When you meet someone, many superstitions are involuntarily activated, leading to the formation of a certain image. There are many factors: who informs this person, where he comes from, what he works for or what his tastes are. It is difficult to escape from them. Sometimes we do what each of us expects. A Performance Unconsciously to conform to the etiquette imposed on us. Yuho Kuosmanen’s film has a humanistic character that always tries to dispel superstitions and look at them in front of people without prejudice.
The Finnish director fell in love with his beloved boxer The happiest day of Ollie Mack’s life And was confirmed at the last Cannes Film Festival with his latest film, Coupe N6An adaptation of Rosa Lixom’s novel, in which she won the Grand Jury Prize. A film that works like a love story, though there is no romantic relationship. No kisses. Only two strangers who meet on a train trip to Russia after the end of the Soviet Union. She, a Finnish woman, progressive, lesbian and modern. He, a rude, Russian, traditional and always drunk worker. Both behave as they are dictated by the bosses who define them, and both break the superstitions in the department that gives the film its name.

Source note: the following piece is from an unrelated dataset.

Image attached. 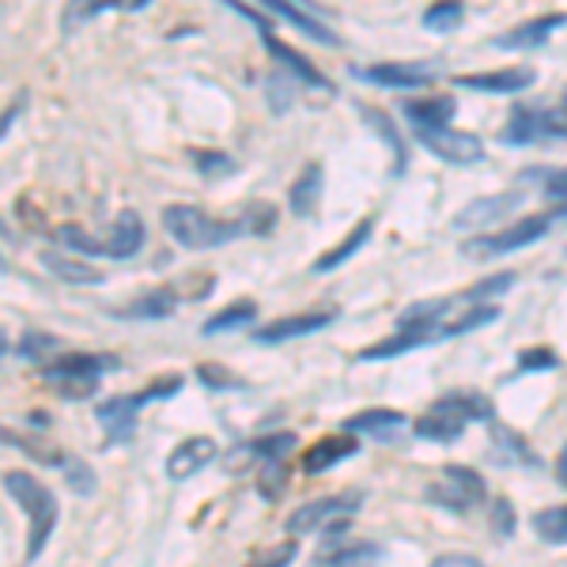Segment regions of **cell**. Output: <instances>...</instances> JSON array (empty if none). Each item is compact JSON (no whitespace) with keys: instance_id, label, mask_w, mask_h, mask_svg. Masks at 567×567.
<instances>
[{"instance_id":"obj_32","label":"cell","mask_w":567,"mask_h":567,"mask_svg":"<svg viewBox=\"0 0 567 567\" xmlns=\"http://www.w3.org/2000/svg\"><path fill=\"white\" fill-rule=\"evenodd\" d=\"M288 465H284V458H269L258 465V488L265 499H280L284 488H288Z\"/></svg>"},{"instance_id":"obj_42","label":"cell","mask_w":567,"mask_h":567,"mask_svg":"<svg viewBox=\"0 0 567 567\" xmlns=\"http://www.w3.org/2000/svg\"><path fill=\"white\" fill-rule=\"evenodd\" d=\"M492 526H496L499 537L515 534V507H511V499H499L496 507H492Z\"/></svg>"},{"instance_id":"obj_1","label":"cell","mask_w":567,"mask_h":567,"mask_svg":"<svg viewBox=\"0 0 567 567\" xmlns=\"http://www.w3.org/2000/svg\"><path fill=\"white\" fill-rule=\"evenodd\" d=\"M4 492L12 503H20L27 515V560H39L53 526H58V499H53V492L45 488L39 477H31V473H23V470L8 473Z\"/></svg>"},{"instance_id":"obj_22","label":"cell","mask_w":567,"mask_h":567,"mask_svg":"<svg viewBox=\"0 0 567 567\" xmlns=\"http://www.w3.org/2000/svg\"><path fill=\"white\" fill-rule=\"evenodd\" d=\"M261 34H265V45H269V53L280 61L284 69H288V72H296V76L303 80V84L318 87V91H326V95H333V80H326L322 72H318V69L310 65V61L303 58V53H299V50H291V45H284V42L277 39V34H269V31H261Z\"/></svg>"},{"instance_id":"obj_43","label":"cell","mask_w":567,"mask_h":567,"mask_svg":"<svg viewBox=\"0 0 567 567\" xmlns=\"http://www.w3.org/2000/svg\"><path fill=\"white\" fill-rule=\"evenodd\" d=\"M363 117L379 130L382 136L390 141V148H393V155H398V171H401V141H398V133H393V125H390V117L386 114H374V110H363Z\"/></svg>"},{"instance_id":"obj_39","label":"cell","mask_w":567,"mask_h":567,"mask_svg":"<svg viewBox=\"0 0 567 567\" xmlns=\"http://www.w3.org/2000/svg\"><path fill=\"white\" fill-rule=\"evenodd\" d=\"M197 379L205 382V386H213V390H224V386H231V390H243V382L235 379L227 368H219V363H200L197 368Z\"/></svg>"},{"instance_id":"obj_46","label":"cell","mask_w":567,"mask_h":567,"mask_svg":"<svg viewBox=\"0 0 567 567\" xmlns=\"http://www.w3.org/2000/svg\"><path fill=\"white\" fill-rule=\"evenodd\" d=\"M556 200H560V205H556V213H553V216H556V219H567V194H564V197H556Z\"/></svg>"},{"instance_id":"obj_9","label":"cell","mask_w":567,"mask_h":567,"mask_svg":"<svg viewBox=\"0 0 567 567\" xmlns=\"http://www.w3.org/2000/svg\"><path fill=\"white\" fill-rule=\"evenodd\" d=\"M416 141L424 144L427 152L439 155L451 167H473V163L484 159V141L477 133H458L451 125H439V130H416Z\"/></svg>"},{"instance_id":"obj_34","label":"cell","mask_w":567,"mask_h":567,"mask_svg":"<svg viewBox=\"0 0 567 567\" xmlns=\"http://www.w3.org/2000/svg\"><path fill=\"white\" fill-rule=\"evenodd\" d=\"M296 432H277V435H265L258 443H250V454L258 462H269V458H288L291 451H296Z\"/></svg>"},{"instance_id":"obj_13","label":"cell","mask_w":567,"mask_h":567,"mask_svg":"<svg viewBox=\"0 0 567 567\" xmlns=\"http://www.w3.org/2000/svg\"><path fill=\"white\" fill-rule=\"evenodd\" d=\"M333 322L329 310H307V315H288V318H277V322L261 326L254 333V344H284L291 337H307V333H318L322 326Z\"/></svg>"},{"instance_id":"obj_14","label":"cell","mask_w":567,"mask_h":567,"mask_svg":"<svg viewBox=\"0 0 567 567\" xmlns=\"http://www.w3.org/2000/svg\"><path fill=\"white\" fill-rule=\"evenodd\" d=\"M567 23V16L564 12H548V16H537V20H526V23H518V27H511L507 34H499L496 42V50H534V45H545L548 39H553L556 31Z\"/></svg>"},{"instance_id":"obj_31","label":"cell","mask_w":567,"mask_h":567,"mask_svg":"<svg viewBox=\"0 0 567 567\" xmlns=\"http://www.w3.org/2000/svg\"><path fill=\"white\" fill-rule=\"evenodd\" d=\"M462 20H465V4H462V0H435V4L424 12V27H427V31H439V34L462 27Z\"/></svg>"},{"instance_id":"obj_3","label":"cell","mask_w":567,"mask_h":567,"mask_svg":"<svg viewBox=\"0 0 567 567\" xmlns=\"http://www.w3.org/2000/svg\"><path fill=\"white\" fill-rule=\"evenodd\" d=\"M488 416H492V405H488L484 393L458 390V393L439 398L435 405L413 424V432L420 439H427V443H454V439L465 432V424H473V420H488Z\"/></svg>"},{"instance_id":"obj_10","label":"cell","mask_w":567,"mask_h":567,"mask_svg":"<svg viewBox=\"0 0 567 567\" xmlns=\"http://www.w3.org/2000/svg\"><path fill=\"white\" fill-rule=\"evenodd\" d=\"M567 136V117L560 110H534V106H515L503 141L507 144H534V141H560Z\"/></svg>"},{"instance_id":"obj_8","label":"cell","mask_w":567,"mask_h":567,"mask_svg":"<svg viewBox=\"0 0 567 567\" xmlns=\"http://www.w3.org/2000/svg\"><path fill=\"white\" fill-rule=\"evenodd\" d=\"M363 496L360 492H337V496H322V499H310L303 503L299 511H291L288 518V534L303 537V534H315V529H329L337 518H349L360 511Z\"/></svg>"},{"instance_id":"obj_19","label":"cell","mask_w":567,"mask_h":567,"mask_svg":"<svg viewBox=\"0 0 567 567\" xmlns=\"http://www.w3.org/2000/svg\"><path fill=\"white\" fill-rule=\"evenodd\" d=\"M409 427V420L393 409H368V413H355L352 420H344V432L352 435H371L379 443H393L401 432Z\"/></svg>"},{"instance_id":"obj_4","label":"cell","mask_w":567,"mask_h":567,"mask_svg":"<svg viewBox=\"0 0 567 567\" xmlns=\"http://www.w3.org/2000/svg\"><path fill=\"white\" fill-rule=\"evenodd\" d=\"M114 355H87V352H65L58 360L42 363V379L53 382L65 398H87L99 386V374L114 371Z\"/></svg>"},{"instance_id":"obj_24","label":"cell","mask_w":567,"mask_h":567,"mask_svg":"<svg viewBox=\"0 0 567 567\" xmlns=\"http://www.w3.org/2000/svg\"><path fill=\"white\" fill-rule=\"evenodd\" d=\"M454 114H458V103H454L451 95L405 103V117H409V125H413V130H439V125H451Z\"/></svg>"},{"instance_id":"obj_5","label":"cell","mask_w":567,"mask_h":567,"mask_svg":"<svg viewBox=\"0 0 567 567\" xmlns=\"http://www.w3.org/2000/svg\"><path fill=\"white\" fill-rule=\"evenodd\" d=\"M182 390V379H167L155 382L144 393H125V398H110L103 405H95V420L106 427V443H130L136 432V413H141L148 401L155 398H171V393Z\"/></svg>"},{"instance_id":"obj_11","label":"cell","mask_w":567,"mask_h":567,"mask_svg":"<svg viewBox=\"0 0 567 567\" xmlns=\"http://www.w3.org/2000/svg\"><path fill=\"white\" fill-rule=\"evenodd\" d=\"M439 65L432 61H382V65H368V69H352L363 84H379V87H398V91H413V87H424L432 84L439 76L435 72Z\"/></svg>"},{"instance_id":"obj_2","label":"cell","mask_w":567,"mask_h":567,"mask_svg":"<svg viewBox=\"0 0 567 567\" xmlns=\"http://www.w3.org/2000/svg\"><path fill=\"white\" fill-rule=\"evenodd\" d=\"M163 227L186 250H213V246H224L246 235L243 219H216L197 205H167L163 208Z\"/></svg>"},{"instance_id":"obj_41","label":"cell","mask_w":567,"mask_h":567,"mask_svg":"<svg viewBox=\"0 0 567 567\" xmlns=\"http://www.w3.org/2000/svg\"><path fill=\"white\" fill-rule=\"evenodd\" d=\"M243 224H246V231H258L261 235V227H265V235L272 231V224H277V208L272 205H250L246 208V216H243Z\"/></svg>"},{"instance_id":"obj_35","label":"cell","mask_w":567,"mask_h":567,"mask_svg":"<svg viewBox=\"0 0 567 567\" xmlns=\"http://www.w3.org/2000/svg\"><path fill=\"white\" fill-rule=\"evenodd\" d=\"M20 355H23V360H42V363H50V355L58 360V355H65V352H61V341H58V337H50V333H27L23 341H20Z\"/></svg>"},{"instance_id":"obj_40","label":"cell","mask_w":567,"mask_h":567,"mask_svg":"<svg viewBox=\"0 0 567 567\" xmlns=\"http://www.w3.org/2000/svg\"><path fill=\"white\" fill-rule=\"evenodd\" d=\"M560 363V355H556L553 349H526L523 355H518V374L526 371H548Z\"/></svg>"},{"instance_id":"obj_28","label":"cell","mask_w":567,"mask_h":567,"mask_svg":"<svg viewBox=\"0 0 567 567\" xmlns=\"http://www.w3.org/2000/svg\"><path fill=\"white\" fill-rule=\"evenodd\" d=\"M254 318H258V303H254V299H239V303L224 307L219 315L208 318V322H205V337L231 333V329H239V326H250Z\"/></svg>"},{"instance_id":"obj_23","label":"cell","mask_w":567,"mask_h":567,"mask_svg":"<svg viewBox=\"0 0 567 567\" xmlns=\"http://www.w3.org/2000/svg\"><path fill=\"white\" fill-rule=\"evenodd\" d=\"M42 265H45V269H50L58 280H65V284H80V288H91V284H103V272H99L91 261L76 258V254H58V250H50V254H42Z\"/></svg>"},{"instance_id":"obj_38","label":"cell","mask_w":567,"mask_h":567,"mask_svg":"<svg viewBox=\"0 0 567 567\" xmlns=\"http://www.w3.org/2000/svg\"><path fill=\"white\" fill-rule=\"evenodd\" d=\"M296 542H280V545H272L269 553H261V556H254L246 567H288L291 560H296Z\"/></svg>"},{"instance_id":"obj_17","label":"cell","mask_w":567,"mask_h":567,"mask_svg":"<svg viewBox=\"0 0 567 567\" xmlns=\"http://www.w3.org/2000/svg\"><path fill=\"white\" fill-rule=\"evenodd\" d=\"M216 458V443L208 435H197V439H186V443H178L175 451H171L167 458V477L171 481H186L194 477L197 470H205L208 462Z\"/></svg>"},{"instance_id":"obj_18","label":"cell","mask_w":567,"mask_h":567,"mask_svg":"<svg viewBox=\"0 0 567 567\" xmlns=\"http://www.w3.org/2000/svg\"><path fill=\"white\" fill-rule=\"evenodd\" d=\"M261 8H269V12H277L280 20H288L291 27H299V31L307 34V39L322 42V45H341V39H337V31H329V27L318 20L315 12H307L303 4H296V0H258Z\"/></svg>"},{"instance_id":"obj_45","label":"cell","mask_w":567,"mask_h":567,"mask_svg":"<svg viewBox=\"0 0 567 567\" xmlns=\"http://www.w3.org/2000/svg\"><path fill=\"white\" fill-rule=\"evenodd\" d=\"M545 194H548V197H564V194H567V171H560V175L548 178Z\"/></svg>"},{"instance_id":"obj_16","label":"cell","mask_w":567,"mask_h":567,"mask_svg":"<svg viewBox=\"0 0 567 567\" xmlns=\"http://www.w3.org/2000/svg\"><path fill=\"white\" fill-rule=\"evenodd\" d=\"M523 205V194H496V197H481L473 205H465L458 216H454V227L458 231H477V227L499 224L503 216H511Z\"/></svg>"},{"instance_id":"obj_29","label":"cell","mask_w":567,"mask_h":567,"mask_svg":"<svg viewBox=\"0 0 567 567\" xmlns=\"http://www.w3.org/2000/svg\"><path fill=\"white\" fill-rule=\"evenodd\" d=\"M106 8H125L130 12V0H69L65 4V16H61V31H76V27H84L87 20H95V16H103Z\"/></svg>"},{"instance_id":"obj_37","label":"cell","mask_w":567,"mask_h":567,"mask_svg":"<svg viewBox=\"0 0 567 567\" xmlns=\"http://www.w3.org/2000/svg\"><path fill=\"white\" fill-rule=\"evenodd\" d=\"M61 470H65V481H69V488L76 492V496H95V473H91V465L87 462H80V458H72V462H61Z\"/></svg>"},{"instance_id":"obj_30","label":"cell","mask_w":567,"mask_h":567,"mask_svg":"<svg viewBox=\"0 0 567 567\" xmlns=\"http://www.w3.org/2000/svg\"><path fill=\"white\" fill-rule=\"evenodd\" d=\"M534 534L548 545H567V503L564 507H545L534 515Z\"/></svg>"},{"instance_id":"obj_12","label":"cell","mask_w":567,"mask_h":567,"mask_svg":"<svg viewBox=\"0 0 567 567\" xmlns=\"http://www.w3.org/2000/svg\"><path fill=\"white\" fill-rule=\"evenodd\" d=\"M141 246H144V219L136 208H122L114 216V224H110V235L103 239V254L114 261H130L141 254Z\"/></svg>"},{"instance_id":"obj_44","label":"cell","mask_w":567,"mask_h":567,"mask_svg":"<svg viewBox=\"0 0 567 567\" xmlns=\"http://www.w3.org/2000/svg\"><path fill=\"white\" fill-rule=\"evenodd\" d=\"M432 567H484L477 556H462V553H446L439 556V560H432Z\"/></svg>"},{"instance_id":"obj_36","label":"cell","mask_w":567,"mask_h":567,"mask_svg":"<svg viewBox=\"0 0 567 567\" xmlns=\"http://www.w3.org/2000/svg\"><path fill=\"white\" fill-rule=\"evenodd\" d=\"M515 288V272H499V277H488V280H481L477 288H470V291H462V303H488L492 296H503V291H511Z\"/></svg>"},{"instance_id":"obj_26","label":"cell","mask_w":567,"mask_h":567,"mask_svg":"<svg viewBox=\"0 0 567 567\" xmlns=\"http://www.w3.org/2000/svg\"><path fill=\"white\" fill-rule=\"evenodd\" d=\"M371 227H374V219H371V216H363L360 224L352 227V235H349V239H344V243H337L333 250L322 254V258L315 261V272H333L337 265H344V261H349L352 254L360 250V246L371 239Z\"/></svg>"},{"instance_id":"obj_7","label":"cell","mask_w":567,"mask_h":567,"mask_svg":"<svg viewBox=\"0 0 567 567\" xmlns=\"http://www.w3.org/2000/svg\"><path fill=\"white\" fill-rule=\"evenodd\" d=\"M545 231H548V216H529V219H518V224H507L496 235H477V239H470L462 246V254H465V258H473V261L499 258V254L523 250V246L537 243Z\"/></svg>"},{"instance_id":"obj_47","label":"cell","mask_w":567,"mask_h":567,"mask_svg":"<svg viewBox=\"0 0 567 567\" xmlns=\"http://www.w3.org/2000/svg\"><path fill=\"white\" fill-rule=\"evenodd\" d=\"M556 473H560V481L567 484V446H564V454H560V465H556Z\"/></svg>"},{"instance_id":"obj_15","label":"cell","mask_w":567,"mask_h":567,"mask_svg":"<svg viewBox=\"0 0 567 567\" xmlns=\"http://www.w3.org/2000/svg\"><path fill=\"white\" fill-rule=\"evenodd\" d=\"M454 84L470 87V91H488V95H518V91L537 84V72L534 69H492V72H477V76H458Z\"/></svg>"},{"instance_id":"obj_25","label":"cell","mask_w":567,"mask_h":567,"mask_svg":"<svg viewBox=\"0 0 567 567\" xmlns=\"http://www.w3.org/2000/svg\"><path fill=\"white\" fill-rule=\"evenodd\" d=\"M382 560V548L371 542H355V545H341L333 553L318 556L310 567H379Z\"/></svg>"},{"instance_id":"obj_33","label":"cell","mask_w":567,"mask_h":567,"mask_svg":"<svg viewBox=\"0 0 567 567\" xmlns=\"http://www.w3.org/2000/svg\"><path fill=\"white\" fill-rule=\"evenodd\" d=\"M189 159H194L197 175L205 178H224V175H235V159L227 152H213V148H194L189 152Z\"/></svg>"},{"instance_id":"obj_6","label":"cell","mask_w":567,"mask_h":567,"mask_svg":"<svg viewBox=\"0 0 567 567\" xmlns=\"http://www.w3.org/2000/svg\"><path fill=\"white\" fill-rule=\"evenodd\" d=\"M427 499L439 503V507L454 511V515H465V511H477L484 499H488V484L477 470L470 465H446L439 473L435 484H427Z\"/></svg>"},{"instance_id":"obj_20","label":"cell","mask_w":567,"mask_h":567,"mask_svg":"<svg viewBox=\"0 0 567 567\" xmlns=\"http://www.w3.org/2000/svg\"><path fill=\"white\" fill-rule=\"evenodd\" d=\"M355 451H360V439H355L352 432L326 435V439H318V443L303 454V470L307 473H326V470H333L337 462L352 458Z\"/></svg>"},{"instance_id":"obj_27","label":"cell","mask_w":567,"mask_h":567,"mask_svg":"<svg viewBox=\"0 0 567 567\" xmlns=\"http://www.w3.org/2000/svg\"><path fill=\"white\" fill-rule=\"evenodd\" d=\"M175 307H178L175 291L155 288V291H144L141 299H133V303L122 310V318H144V322H155V318H167Z\"/></svg>"},{"instance_id":"obj_21","label":"cell","mask_w":567,"mask_h":567,"mask_svg":"<svg viewBox=\"0 0 567 567\" xmlns=\"http://www.w3.org/2000/svg\"><path fill=\"white\" fill-rule=\"evenodd\" d=\"M322 182H326L322 163H307V167L299 171V178L288 186V208H291V216L307 219L310 213H315L318 197H322Z\"/></svg>"}]
</instances>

Many see Coupe N6 The wick of romance, but the director does not believe it to be true, though he sees it as “a love story in the sense that both manage to finally feel loved.” “This idea of love is more related to the idea of self-liberation, to the idea that a person has of what it should be like. It’s a love story in which there is no future love. They do not want to. Live together. “Show yourself as you are, because you have no one in front of you, no one to impress you, and that happens when you free yourself from a romantic idea. How should a man or a woman behave,” says Kuosmanen.
In this journey, they see themselves as they really are, far removed from first impressions. “When you see a person, you usually try to guess what he is like, and in this way we immediately narrow down the possibility of his existence as a person. If we already know that this man is Russian and the working class, this definition narrows down. The possibility of his existence as a human being.Human.These roles are built on our superstitions.When we see a Russian, masculine, working class person, we are immediately reminded of the idea that he is not the person in front of us. There can be no union, no meeting, as long as we consider ourselves as members of a particular nationality or working class. “What ‘s nice about traveling on this long train is that it’ s time to see beyond these roles,” the director explains of his film.
Coupe N6 Comes to Ukraine in the middle of the war caused by the Russian invasion: “Obviously, I am very sorry for this Russian terror that is happening in Ukraine. As for our film, I think now it has more intense content and more difficult. “About, this war has blurred and I think this idea is very important because otherwise we will just hate it. We are nowhere. I think this humanitarian idea is stronger now than it was before.”
This confirms the humanistic vision of his films, a feature that Juho Kuosmanen considers to be inherent in cinema. “This is its essence, the ability to see a person. Cinema is a means of thinking and empathizing with human behavior, seeing another, seeing with their own eyes. In this sense, the essence of cinema is for me. Humanistic and much more than any other art form.”
In Rosa Lixom’s book, she discovered “Atmosphere, Melancholy, and Meeting Others.” As well as “simplicity”, which he likes and thinks helps films to be “in-depth”. There is a fundamental change in history. While the action of the book takes place in the 80s, in the power of the Soviet Union, the action of the film takes place in the 90s, a decision that is related to the reasons for the production. “It has been easier to find locations since the 1990s, but in the Soviet Union everything was different,” Kuosmanen admits. But also because the book “talks about the USSR as a state of mind” and its script was more focused on the relationship between the two characters: “If I had not talked about it, I would have felt that the installation did it in the 90s. “If you make a film in the Soviet Union, you have a very specific idea of what it should be like, but if we make it in Russia, we can focus on people more easily, because if it was in the 80s, everything that happened would have an impact on that context.”